Чем больше научная истина находит себе подтверждение в применении, которое ей дают инженеры, тем чаще эпистемологи и даже сами ученые задаются вопросом относительно подлинной сущности истин, поскольку все истины носят временный характер и их торжество происходит в условиях порабощенной природы. Чем многочисленнее становятся способы производства и разрушения, чем более удивительные, превосходящие всякий художественный вымысел коммуникационные, вычислительные и «умные» устройства оказываются в распоряжении человечества, тем сильнее опасаются творцы, что стали учениками чародея. Со всех сторон нас осаждают пророки: адепты Римского клуба, люди, чьим наваждением стало ядерное оружие, люди, которых ужасает загрязнение окружающей среды, и те, кому не дает заснуть многомиллиардное население планеты конца столетия — все они предсказывают нам апокалипсис. Провозвестников дурной новости достаточно. Я не нуждаюсь ни в Ницше, ни в Хайдеггере, чтобы знать: становление человечества не повинуется разуму.
Ни одна из упомянутых тревог не лишена оснований. Европейцы страшатся то одного, то другого; вчера — поборники нулевого роста, сегодня — возмущенные замедлением темпов развития, они потеряли чувство общего проекта. Большинство западноевропейцев пользуются (кто — довольный своей жизнью, а кто — не прекращая социальной борьбы) относительным изобилием, которое требуют от патерналистского государства. Так что же происходит с этим Старым Континентом, непрерывно стареющим, ибо он не возобновляет своих поколений, и оставляющим иммигрантам самую грязную и плохо оплачиваемую работу? Покоряется ли он уже идеократической империи или являет образ обществ, наполовину примиренных с самими собой?

• _ДАННЫЕ_
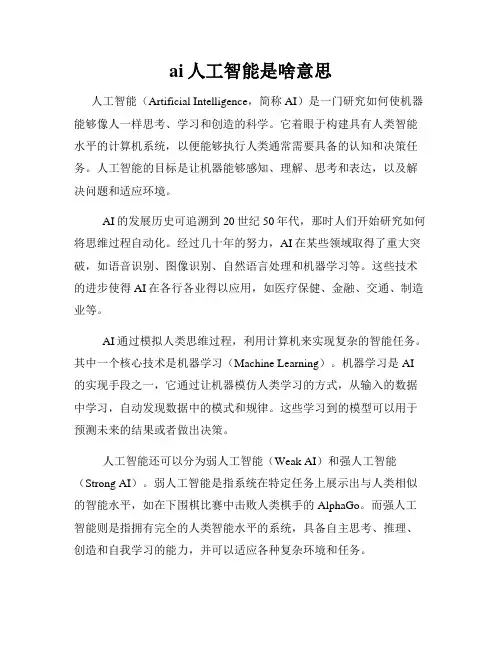 ai 人工智能是啥意思

人工智能（Artificial Intelligence，简称 AI）是一门研究如何使机器能够像人一样思考、学习和创造的科学。它着眼于构建具有人类智能水平的计算机系统，以便能够执行人类通常需要具备的认知和决策任务。人工智能的目标是让机器能够感知、理解、思考和表达，以及解决问题和适应环境。

AI 的发展历史可追溯到 20 世纪 50 年代，那时人们开始研究如何将思维过程自动化。经过几十年的努力，AI 在某些领域取得了重大突破，如语音识别、图像识别、自然语言处理和机器学习等。这些技术的进步使得 AI 在各行各业得以应用，如医疗保健、金融、交通、制造业等。

AI 通过模拟人类思维过程，利用计算机来实现复杂的智能任务。其中一个核心技术是机器学习（Machine Learning）。机器学习是 AI 的实现手段之一，它通过让机器模仿人类学习的方式，从输入的数据中学习，自动发现数据中的模式和规律。这些学习到的模型可以用于预测未来的结果或者做出决策。

人工智能还可以分为弱人工智能（Weak AI）和强人工智能（Strong AI）。弱人工智能是指系统在特定任务上展示出与人类相似的智能水平，如在下围棋比赛中击败人类棋手的 AlphaGo。而强人工智能则是指拥有完全的人类智能水平的系统，具备自主思考、推理、创造和自我学习的能力，并可以适应各种复杂环境和任务。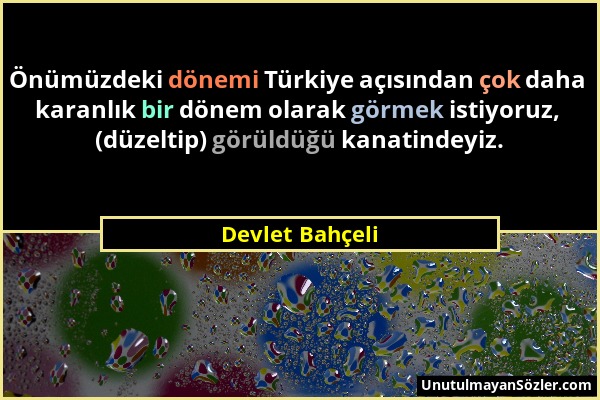 Önümüzdeki dönemi Türkiye açısından çok daha karanlık bir dönem olarak görmek istiyoruz, (düzeltip) görüldüğü kanatindeyiz.

Devlet Bahçeli

UnutulmayanSözler.com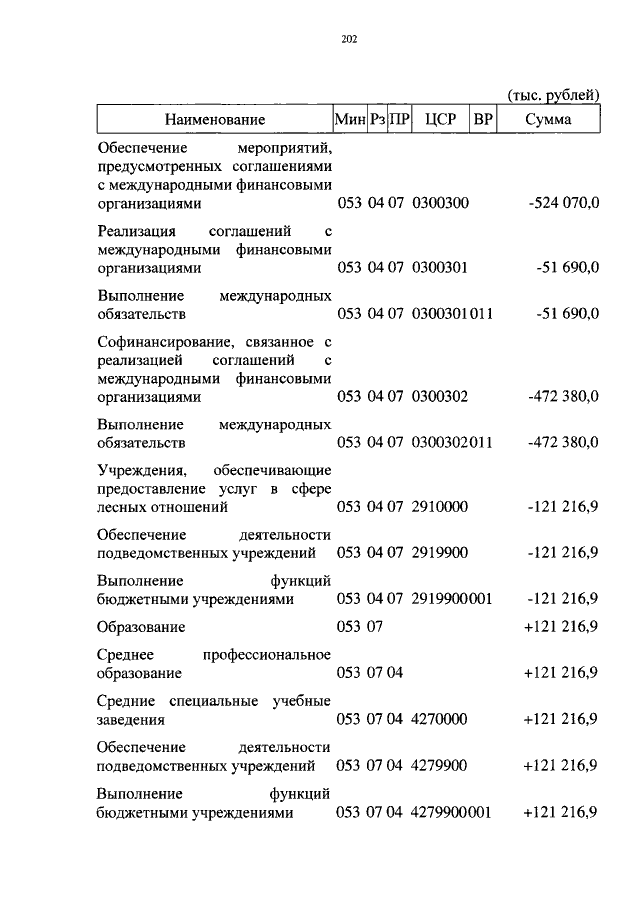 202

(тыс. рублей)

| Наименование | Мин | Рз | ПР | ЦСР | ВР | Сумма |
|---|---|---|---|---|---|---|
| Обеспечение мероприятий, предусмотренных соглашениями с международными финансовыми организациями | 053 | 04 | 07 | 0300300 | | -524 070,0 |
| Реализация соглашений с международными финансовыми организациями | 053 | 04 | 07 | 0300301 | | -51 690,0 |
| Выполнение международных обязательств | 053 | 04 | 07 | 0300301 | 011 | -51 690,0 |
| Софинансирование, связанное с реализацией соглашений с международными финансовыми организациями | 053 | 04 | 07 | 0300302 | | -472 380,0 |
| Выполнение международных обязательств | 053 | 04 | 07 | 0300302 | 011 | -472 380,0 |
| Учреждения, обеспечивающие предоставление услуг в сфере лесных отношений | 053 | 04 | 07 | 2910000 | | -121 216,9 |
| Обеспечение деятельности подведомственных учреждений | 053 | 04 | 07 | 2919900 | | -121 216,9 |
| Выполнение функций бюджетными учреждениями | 053 | 04 | 07 | 2919900 | 001 | -121 216,9 |
| Образование | 053 | 07 | | | | +121 216,9 |
| Среднее профессиональное образование | 053 | 07 | 04 | | | +121 216,9 |
| Средние специальные учебные заведения | 053 | 07 | 04 | 4270000 | | +121 216,9 |
| Обеспечение деятельности подведомственных учреждений | 053 | 07 | 04 | 4279900 | | +121 216,9 |
| Выполнение функций бюджетными учреждениями | 053 | 07 | 04 | 4279900 | 001 | +121 216,9 |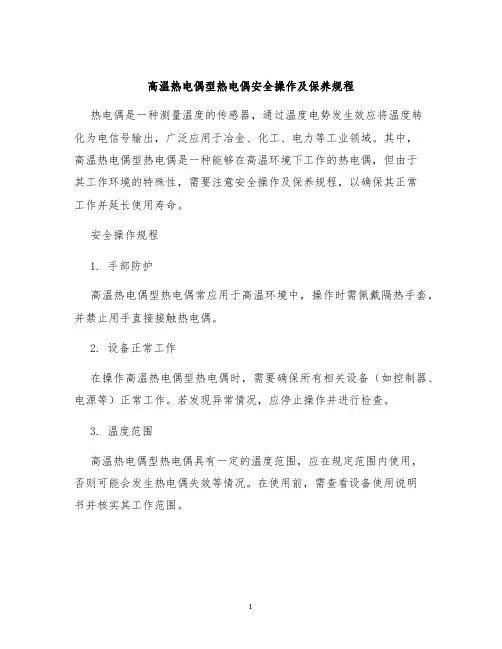 高温热电偶型热电偶安全操作及保养规程

热电偶是一种测量温度的传感器，通过温度电势发生效应将温度转化为电信号输出，广泛应用于冶金、化工、电力等工业领域。其中，高温热电偶型热电偶是一种能够在高温环境下工作的热电偶，但由于其工作环境的特殊性，需要注意安全操作及保养规程，以确保其正常工作并延长使用寿命。

安全操作规程

1. 手部防护

高温热电偶型热电偶常应用于高温环境中，操作时需佩戴隔热手套，并禁止用手直接接触热电偶。

2. 设备正常工作

在操作高温热电偶型热电偶时，需要确保所有相关设备（如控制器、电源等）正常工作。若发现异常情况，应停止操作并进行检查。

3. 温度范围

高温热电偶型热电偶具有一定的温度范围，应在规定范围内使用，否则可能会发生热电偶失效等情况。在使用前，需查看设备使用说明书并核实其工作范围。

1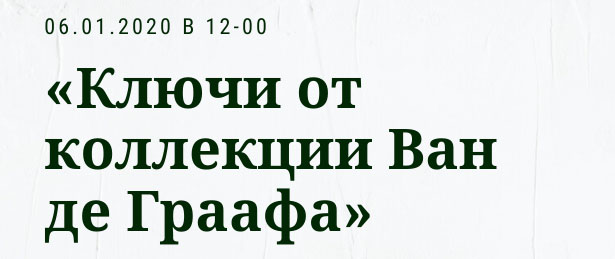 06.01.2020 В 12-00

«Ключи от коллекции Ван де Граафа»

• _ЗАДАНИЯ ДЛЯ ВЫПОЛНЕНИЯ_
• 1. Кому, согласно тексту для анализа, Старый Континент оставляет самую грязную и плохо оплачиваемую работу?
• 2. Продолжите текст для анализа, посвященный тревогам современного человечества и судьбе Европы, начиная с места, на котором он заканчивается.

• _РЕЗУЛЬТАТЫ ПО ЗАДАНИЯМ_
• 1. Иммигрантам.

• 2.
Кто они, жители Старого Континента, — мудрые европейцы, ненавидящие войну и говорящие «прощай» оружию? Или европейцы, разочаровавшиеся во всех приключениях — крестовых походах, колониальных завоеваниях, нескончаемом научном поиске, — по привычке дорожащие своими свободами, не способные объединиться ни для самозащиты, ни для созидания? Переживут ли они без жестоких распрей и не опустив руки годы экономического спада или стагнации, которые, возможно, еще ожидают их до окончания этого столетия? В разные дни и в зависимости от настроения я склоняюсь то к одному, то к другому ответу.
Ницше, этот последний метафизик Запада, по определению Хайдеггера, и сам Хайдеггер, ищущий смысл нашей эпохи по отношению к истории философии, добавляют новое измерение к нашим историческим диагнозам. Но много ли мы узнаём от них о нашем будущем? От чего больше зависит судьба Западной Европы — от гибели богов или от падения рождаемости? Я сохранил достаточно вкуса к философским размышлениям, чтобы не давать категорического ответа на эти вопросы.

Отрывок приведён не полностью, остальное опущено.